After drastic staff cuts in recent years, there is finally light at the end of the tunnel for UBS Group.
Andrea Orcel, president of UBS’ investment bank, thinks the unit’s workforce has reached the right size for now, according to a Bloomberg Television interview Tuesday.
“We are exactly where we should be to face the environment that we have, to face the regulation that we have,” Orcel said. “At this point in time, I wouldn’t use the term comfortable, but I’d just say confident that the organisation has done – especially the investment bank- the hard work it requires to do in order to face this environment from a position of strengths.”
The Swiss bank has significantly scaled back since October 2012, specifically in the fixed-income-trading department. At that time, in a bid to improve profitability, the UBS board announced a plan to slash around
10,000 jobs over the next three to five years, with the bulk of the cuts at its investment bank unit.
Rival traders used to sneer at the phrase “doing a UBS,”

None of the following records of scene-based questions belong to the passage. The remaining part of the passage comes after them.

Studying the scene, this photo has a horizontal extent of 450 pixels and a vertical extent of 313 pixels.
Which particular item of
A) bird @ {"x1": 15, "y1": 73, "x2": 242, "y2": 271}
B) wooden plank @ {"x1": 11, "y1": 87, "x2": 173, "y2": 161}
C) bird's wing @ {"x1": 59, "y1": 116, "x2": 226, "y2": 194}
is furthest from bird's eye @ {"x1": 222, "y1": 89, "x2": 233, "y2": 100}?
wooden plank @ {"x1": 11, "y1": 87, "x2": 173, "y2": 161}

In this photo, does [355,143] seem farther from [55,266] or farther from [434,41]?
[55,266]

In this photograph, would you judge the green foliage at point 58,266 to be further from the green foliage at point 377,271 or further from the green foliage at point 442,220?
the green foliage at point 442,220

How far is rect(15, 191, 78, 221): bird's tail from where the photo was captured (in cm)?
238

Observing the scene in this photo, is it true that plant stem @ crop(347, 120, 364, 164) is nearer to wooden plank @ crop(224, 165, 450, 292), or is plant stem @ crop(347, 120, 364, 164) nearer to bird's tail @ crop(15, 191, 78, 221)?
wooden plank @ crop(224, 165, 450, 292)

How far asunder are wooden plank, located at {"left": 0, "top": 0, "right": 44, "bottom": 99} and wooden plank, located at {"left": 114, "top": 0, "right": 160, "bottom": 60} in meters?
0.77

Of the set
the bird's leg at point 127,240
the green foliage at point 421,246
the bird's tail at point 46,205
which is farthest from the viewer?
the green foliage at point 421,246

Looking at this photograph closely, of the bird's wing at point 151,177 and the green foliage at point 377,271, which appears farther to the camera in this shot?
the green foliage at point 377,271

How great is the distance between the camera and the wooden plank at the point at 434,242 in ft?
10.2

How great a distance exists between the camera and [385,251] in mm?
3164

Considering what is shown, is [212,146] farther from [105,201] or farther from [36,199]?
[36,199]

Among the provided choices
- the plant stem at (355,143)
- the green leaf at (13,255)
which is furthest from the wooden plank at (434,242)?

though that became ubiquitous as Wall Street aims for a leaner, smarter future.
While there’s no room for net hiring in the current environment, Orcel said the bank won’t stop looking for talent selectively, highlighting needs for Asia, Europe and the US.
The potential for more job cuts is still there, however, if regulations further tighten, competition toughens, or market conditions worsen. Whether the unit meets performance expectations is also key.